Nascido em 08 de dezembro de 1950, Barjas Negri é o atual prefeito de Piracicaba. Nesta entrevista concedida ao jornalista Rafael Fioravanti, do Jornal PIRANOT, o prefeito fala sobre a sua gestão, sobre a crise no Semae, sobre a saúde no município, sobre a busca de recursos para a execução de projetos e sobre muitos outros temas. Entrevista inédita que o prefeito concedeu ao PIRANOT no dia 26 de junho.
Como se deu seu envolvimento com a política?
Fui estudante do curso de Economia da Unimep (Universidade Metodista de Piracicaba) e eu tinha bons professores, oriundos de cidades como São Paulo, Campinas e São Carlos. Eram cursos abertos e aí acabei tendo um envolvimento com o Centro Acadêmico. Fiz parte da diretoria do Centro Acadêmico do Centro de Ciências Aplicadas pelo menos umas duas vezes. Depois acabei fazendo Mestrado na Unicamp, o que também acabou abrindo ainda mais a minha cabeça. Naquela época, existiam apenas dois partidos políticos: MDB e Arena. Quem não estava com o governo, estava com o MDB. Me filiei ao MDB para participar das campanhas, e, em cada uma delas, procurava me envolver — ora apoiando um deputado, ora apoiando um governador, ora apoiando um prefeito. Quando participamos da carreira acadêmica de forma mais intensiva, acabamos inevitavelmente participando mais da política. Isso é normal dentro do meio acadêmico.
Quando o senhor começou sua gestão, qual era o maior desafio e por quê?
Eu tinha vários desafios, porém um deles era mudar a dinâmica do crescimento da cidade. Piracicaba era uma cidade boa, tinha um parque industrial relativamente bom, mas isso precisava se intensificar (estava muito concentrado em alguns setores). Por isso estimulamos a criação do Distrito Industrial, do Unileste, do Uninoroeste e do Parque Automotivo, que acabou trazendo Hyundai e demais fornecedores para ajudar no desenvolvimento da cidade. Tínhamos também uma coisa que passava despercebida: a questão da mobilidade. Piracicaba é uma cidade que, naquela época, já tinha uma quantidade significativa de veículos por habitantes. Mas a malha viária era inadequada.

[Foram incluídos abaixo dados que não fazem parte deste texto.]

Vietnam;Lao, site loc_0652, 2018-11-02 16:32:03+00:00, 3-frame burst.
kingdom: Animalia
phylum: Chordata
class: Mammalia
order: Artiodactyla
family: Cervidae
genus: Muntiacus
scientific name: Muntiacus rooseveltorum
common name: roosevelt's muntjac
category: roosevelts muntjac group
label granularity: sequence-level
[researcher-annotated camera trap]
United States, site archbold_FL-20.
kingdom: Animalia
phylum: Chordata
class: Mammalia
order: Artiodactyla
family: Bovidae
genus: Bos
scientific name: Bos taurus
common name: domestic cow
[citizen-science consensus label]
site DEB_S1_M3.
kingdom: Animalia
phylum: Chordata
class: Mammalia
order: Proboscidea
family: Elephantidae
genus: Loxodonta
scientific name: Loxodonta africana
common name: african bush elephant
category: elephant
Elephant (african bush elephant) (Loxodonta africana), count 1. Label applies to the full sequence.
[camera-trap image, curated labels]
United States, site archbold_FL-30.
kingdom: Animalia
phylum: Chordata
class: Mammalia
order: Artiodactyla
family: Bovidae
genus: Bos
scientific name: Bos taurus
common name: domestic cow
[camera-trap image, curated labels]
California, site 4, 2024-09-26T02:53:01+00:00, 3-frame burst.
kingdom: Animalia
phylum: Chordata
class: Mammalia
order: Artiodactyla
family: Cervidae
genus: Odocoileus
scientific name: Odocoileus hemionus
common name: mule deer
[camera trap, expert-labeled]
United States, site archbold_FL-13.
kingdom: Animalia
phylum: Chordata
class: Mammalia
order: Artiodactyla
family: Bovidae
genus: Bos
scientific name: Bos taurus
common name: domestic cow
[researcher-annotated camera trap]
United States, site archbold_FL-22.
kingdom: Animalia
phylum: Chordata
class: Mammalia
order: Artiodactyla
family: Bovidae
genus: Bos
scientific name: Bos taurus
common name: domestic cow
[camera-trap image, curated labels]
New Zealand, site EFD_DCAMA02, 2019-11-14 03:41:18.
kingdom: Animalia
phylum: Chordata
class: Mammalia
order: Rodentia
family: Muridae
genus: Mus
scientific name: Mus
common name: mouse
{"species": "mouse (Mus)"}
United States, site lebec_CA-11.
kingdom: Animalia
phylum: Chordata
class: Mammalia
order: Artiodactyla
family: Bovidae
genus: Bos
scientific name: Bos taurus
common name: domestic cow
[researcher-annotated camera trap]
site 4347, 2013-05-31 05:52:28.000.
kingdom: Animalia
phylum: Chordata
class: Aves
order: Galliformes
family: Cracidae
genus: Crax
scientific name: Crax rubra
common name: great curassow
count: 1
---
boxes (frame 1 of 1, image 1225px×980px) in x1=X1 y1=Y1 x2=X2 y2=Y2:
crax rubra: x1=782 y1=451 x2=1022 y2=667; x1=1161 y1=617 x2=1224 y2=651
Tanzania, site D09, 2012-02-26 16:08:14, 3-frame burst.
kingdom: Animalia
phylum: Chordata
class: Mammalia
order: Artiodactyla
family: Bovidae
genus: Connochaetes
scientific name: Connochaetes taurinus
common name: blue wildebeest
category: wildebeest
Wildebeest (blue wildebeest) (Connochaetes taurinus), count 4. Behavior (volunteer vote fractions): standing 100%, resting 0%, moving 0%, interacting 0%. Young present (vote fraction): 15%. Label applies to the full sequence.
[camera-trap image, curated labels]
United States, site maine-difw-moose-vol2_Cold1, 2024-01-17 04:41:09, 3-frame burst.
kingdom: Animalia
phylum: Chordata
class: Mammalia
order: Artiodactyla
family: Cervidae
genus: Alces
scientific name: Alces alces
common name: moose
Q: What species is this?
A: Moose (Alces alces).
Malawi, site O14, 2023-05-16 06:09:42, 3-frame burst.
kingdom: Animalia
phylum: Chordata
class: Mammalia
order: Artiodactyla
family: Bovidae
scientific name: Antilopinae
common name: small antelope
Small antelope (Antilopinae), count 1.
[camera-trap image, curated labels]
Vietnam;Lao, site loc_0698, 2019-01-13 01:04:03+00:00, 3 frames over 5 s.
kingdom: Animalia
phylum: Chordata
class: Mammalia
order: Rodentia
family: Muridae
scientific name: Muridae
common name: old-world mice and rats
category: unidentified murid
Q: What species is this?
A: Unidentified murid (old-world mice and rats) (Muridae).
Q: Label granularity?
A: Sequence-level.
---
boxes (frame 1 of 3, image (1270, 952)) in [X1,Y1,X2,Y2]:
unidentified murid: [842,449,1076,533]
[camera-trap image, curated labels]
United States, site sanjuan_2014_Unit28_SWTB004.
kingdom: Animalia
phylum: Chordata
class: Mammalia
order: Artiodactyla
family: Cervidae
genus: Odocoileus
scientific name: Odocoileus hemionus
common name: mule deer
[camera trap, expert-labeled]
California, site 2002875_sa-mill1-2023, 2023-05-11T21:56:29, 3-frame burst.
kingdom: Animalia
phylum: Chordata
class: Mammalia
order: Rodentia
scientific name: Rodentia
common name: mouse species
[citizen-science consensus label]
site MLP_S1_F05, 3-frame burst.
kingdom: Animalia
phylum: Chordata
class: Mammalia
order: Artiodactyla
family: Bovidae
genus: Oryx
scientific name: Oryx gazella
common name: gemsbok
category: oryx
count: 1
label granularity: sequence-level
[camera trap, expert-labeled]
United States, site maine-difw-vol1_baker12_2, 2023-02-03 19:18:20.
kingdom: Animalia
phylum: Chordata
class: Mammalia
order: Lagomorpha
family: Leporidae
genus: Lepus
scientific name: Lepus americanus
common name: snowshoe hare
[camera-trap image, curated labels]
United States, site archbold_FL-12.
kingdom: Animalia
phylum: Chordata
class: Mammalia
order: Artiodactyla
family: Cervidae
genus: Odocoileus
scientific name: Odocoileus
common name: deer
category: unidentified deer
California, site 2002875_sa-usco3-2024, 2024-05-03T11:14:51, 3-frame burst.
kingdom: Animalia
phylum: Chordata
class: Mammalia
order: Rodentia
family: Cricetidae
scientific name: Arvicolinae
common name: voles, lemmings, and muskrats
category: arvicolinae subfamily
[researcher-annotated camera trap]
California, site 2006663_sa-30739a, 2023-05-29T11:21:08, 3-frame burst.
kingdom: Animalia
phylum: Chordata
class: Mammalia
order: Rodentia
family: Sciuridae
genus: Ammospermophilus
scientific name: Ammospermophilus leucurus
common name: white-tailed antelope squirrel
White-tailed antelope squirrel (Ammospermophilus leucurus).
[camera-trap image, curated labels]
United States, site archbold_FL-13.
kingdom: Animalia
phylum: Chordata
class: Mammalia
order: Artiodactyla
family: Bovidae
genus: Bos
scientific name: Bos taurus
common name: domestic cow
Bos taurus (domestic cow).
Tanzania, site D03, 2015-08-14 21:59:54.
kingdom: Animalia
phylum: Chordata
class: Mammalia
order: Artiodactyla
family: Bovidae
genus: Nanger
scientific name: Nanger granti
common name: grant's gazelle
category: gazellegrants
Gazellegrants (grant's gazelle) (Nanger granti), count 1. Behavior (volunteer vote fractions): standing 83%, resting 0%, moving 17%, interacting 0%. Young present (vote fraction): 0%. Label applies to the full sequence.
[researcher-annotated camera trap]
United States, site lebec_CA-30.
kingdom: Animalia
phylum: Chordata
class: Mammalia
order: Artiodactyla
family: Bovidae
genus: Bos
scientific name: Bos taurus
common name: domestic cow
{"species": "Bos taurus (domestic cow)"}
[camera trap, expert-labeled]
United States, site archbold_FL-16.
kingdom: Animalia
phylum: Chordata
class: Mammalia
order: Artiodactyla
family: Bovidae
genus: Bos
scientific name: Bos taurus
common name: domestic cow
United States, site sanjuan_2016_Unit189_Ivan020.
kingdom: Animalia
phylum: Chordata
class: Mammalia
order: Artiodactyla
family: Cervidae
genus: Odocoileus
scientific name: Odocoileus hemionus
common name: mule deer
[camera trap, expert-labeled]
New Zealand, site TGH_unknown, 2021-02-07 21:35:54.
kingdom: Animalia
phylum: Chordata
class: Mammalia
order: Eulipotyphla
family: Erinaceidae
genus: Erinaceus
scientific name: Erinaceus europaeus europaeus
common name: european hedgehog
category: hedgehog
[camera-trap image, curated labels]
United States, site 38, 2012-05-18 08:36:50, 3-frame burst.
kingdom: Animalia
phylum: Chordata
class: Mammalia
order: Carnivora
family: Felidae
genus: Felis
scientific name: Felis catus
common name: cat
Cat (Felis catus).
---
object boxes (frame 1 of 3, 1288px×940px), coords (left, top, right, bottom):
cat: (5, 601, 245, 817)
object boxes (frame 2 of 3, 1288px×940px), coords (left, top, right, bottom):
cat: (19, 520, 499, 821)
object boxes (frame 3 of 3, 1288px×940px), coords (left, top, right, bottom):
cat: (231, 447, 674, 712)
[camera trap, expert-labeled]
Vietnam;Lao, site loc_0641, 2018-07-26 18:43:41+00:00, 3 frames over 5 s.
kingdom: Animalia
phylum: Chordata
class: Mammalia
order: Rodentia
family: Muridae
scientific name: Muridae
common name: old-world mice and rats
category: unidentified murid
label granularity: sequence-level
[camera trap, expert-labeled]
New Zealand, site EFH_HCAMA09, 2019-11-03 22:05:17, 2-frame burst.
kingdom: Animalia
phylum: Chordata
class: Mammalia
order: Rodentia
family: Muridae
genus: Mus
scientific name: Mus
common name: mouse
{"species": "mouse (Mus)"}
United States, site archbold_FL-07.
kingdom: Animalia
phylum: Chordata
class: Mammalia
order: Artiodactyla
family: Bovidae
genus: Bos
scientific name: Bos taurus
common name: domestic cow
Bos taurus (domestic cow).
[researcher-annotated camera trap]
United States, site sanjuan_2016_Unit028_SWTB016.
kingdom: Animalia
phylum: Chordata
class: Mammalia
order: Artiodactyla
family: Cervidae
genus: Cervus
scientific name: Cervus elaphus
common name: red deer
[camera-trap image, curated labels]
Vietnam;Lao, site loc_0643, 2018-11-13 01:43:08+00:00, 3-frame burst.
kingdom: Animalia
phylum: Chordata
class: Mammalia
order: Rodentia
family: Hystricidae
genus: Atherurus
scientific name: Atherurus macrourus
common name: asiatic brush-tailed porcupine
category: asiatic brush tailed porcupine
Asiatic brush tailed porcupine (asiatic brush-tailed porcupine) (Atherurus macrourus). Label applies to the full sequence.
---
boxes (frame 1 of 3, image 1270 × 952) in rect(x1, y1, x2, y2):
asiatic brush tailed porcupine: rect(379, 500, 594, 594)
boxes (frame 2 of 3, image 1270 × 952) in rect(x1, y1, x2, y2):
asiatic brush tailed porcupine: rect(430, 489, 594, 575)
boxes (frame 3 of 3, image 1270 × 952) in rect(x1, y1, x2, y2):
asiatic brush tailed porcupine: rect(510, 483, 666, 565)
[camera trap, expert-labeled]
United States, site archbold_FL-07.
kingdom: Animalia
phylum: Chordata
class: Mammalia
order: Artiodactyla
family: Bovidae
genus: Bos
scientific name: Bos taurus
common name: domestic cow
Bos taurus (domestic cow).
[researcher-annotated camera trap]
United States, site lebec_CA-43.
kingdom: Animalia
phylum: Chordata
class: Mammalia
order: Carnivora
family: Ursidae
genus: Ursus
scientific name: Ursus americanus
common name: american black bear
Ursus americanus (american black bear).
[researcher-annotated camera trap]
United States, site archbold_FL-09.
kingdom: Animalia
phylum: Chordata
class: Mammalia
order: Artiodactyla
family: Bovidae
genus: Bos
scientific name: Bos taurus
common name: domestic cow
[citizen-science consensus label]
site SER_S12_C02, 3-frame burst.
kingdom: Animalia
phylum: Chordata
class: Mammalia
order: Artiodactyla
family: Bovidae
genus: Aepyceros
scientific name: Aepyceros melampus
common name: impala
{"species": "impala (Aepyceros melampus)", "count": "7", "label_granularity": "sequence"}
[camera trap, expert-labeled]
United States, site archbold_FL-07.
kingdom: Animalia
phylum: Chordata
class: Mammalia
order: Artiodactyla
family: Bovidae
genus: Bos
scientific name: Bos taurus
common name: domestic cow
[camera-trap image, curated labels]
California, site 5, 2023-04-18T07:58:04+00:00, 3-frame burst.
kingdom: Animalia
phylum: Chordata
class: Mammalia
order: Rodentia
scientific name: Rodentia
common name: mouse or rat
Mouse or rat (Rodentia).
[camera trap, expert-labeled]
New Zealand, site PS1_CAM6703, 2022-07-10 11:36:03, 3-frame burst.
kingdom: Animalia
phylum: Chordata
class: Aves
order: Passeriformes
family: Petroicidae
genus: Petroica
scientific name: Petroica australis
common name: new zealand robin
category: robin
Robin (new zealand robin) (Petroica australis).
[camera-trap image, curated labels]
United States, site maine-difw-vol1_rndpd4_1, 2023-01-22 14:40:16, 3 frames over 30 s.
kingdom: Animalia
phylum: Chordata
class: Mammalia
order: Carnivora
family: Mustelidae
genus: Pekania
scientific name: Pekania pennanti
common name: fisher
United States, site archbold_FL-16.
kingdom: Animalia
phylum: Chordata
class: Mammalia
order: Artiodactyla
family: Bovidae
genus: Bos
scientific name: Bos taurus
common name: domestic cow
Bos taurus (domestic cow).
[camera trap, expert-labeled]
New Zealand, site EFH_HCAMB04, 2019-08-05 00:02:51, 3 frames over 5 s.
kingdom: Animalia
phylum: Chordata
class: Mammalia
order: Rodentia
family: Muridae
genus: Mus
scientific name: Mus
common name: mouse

Na época projetamos que, se a cidade continuasse crescendo naquele ritmo, haveria estrangulamento no sistema viário. Daí projetamos o alargamento de avenidas, pontes e viadutos. Articulamos com o Estado para a ampliação das estradas, o que acabou surgindo daí a duplicação da Rodovia do Açúcar, o Anel Viário, etc. Então todas essas ideias surgiram lá atrás por conta do número crescente de veículos; para mim, aquilo também era uma coisa nova na época. Tudo isso, por fim, mostrou-se acertado, porque hoje nós temos 315 mil veículos licenciados em Piracicaba; deste número, 65 mil são motos; o resto se trata de veículos utilitários. E Piracicaba é um polo. Nós temos alunos que vêm para estudar na Anhanguera e na Unimep, temos pessoas que vêm ao Shopping, temos pessoas que vêm na Rua do Porto aos finais de semana, há muitos veículos circulando pela cidade.
Existia alguma outra questão significativa em pauta na época?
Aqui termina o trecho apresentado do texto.